We have some exciting news to share! The Motley Fool UK has now become an independent, UK-owned company, led by our long-serving UK management team — Mark Rogers, Chris Nials and Heather Adlington. In practical terms, it’s the same team you know, now fully focused on serving our UK readers and members.

Just as importantly, our approach remains unchanged: long-term, jargon-free, and on your side. We’ll be introducing a new name and brand over the coming weeks — we're very excited to share it with you and embark on this new chapter together!

Why the Centrica share price could be signalling a dividend collapse down the line

This is why I see the Centrica plc (LON: CNA) dividend as risky.

| More on:

The content of this article was relevant at the time of publishing. Circumstances change continuously and caution should therefore be exercised when relying upon any content contained within this article.

You’re reading a free article with opinions that may differ from The Motley Fool’s Premium Investing Services. Become a Motley Fool member today to get instant access to our top analyst recommendations, in-depth research, investing resources, and more. Learn More.

When I wrote about energy and services company Centrica (LSE: CNA) in March last year the share price was close to 132p, just as it is today. However, it went as high as 164p in the summer before falling back.

────────────────

Exercise directions: Rewrite the Centrica article from the words "When I wrote" through "before falling back.", putting "autumn" in place of "summer".

Dataset content:
────────────────

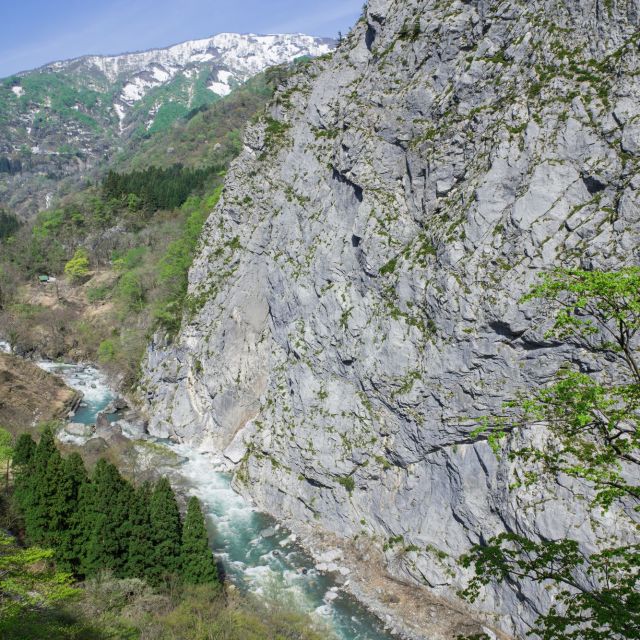 Kotakigawa Jade Valley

────────────────

Task solution:
When I wrote about energy and services company Centrica (LSE: CNA) in March last year the share price was close to 132p, just as it is today. However, it went as high as 164p in the autumn before falling back.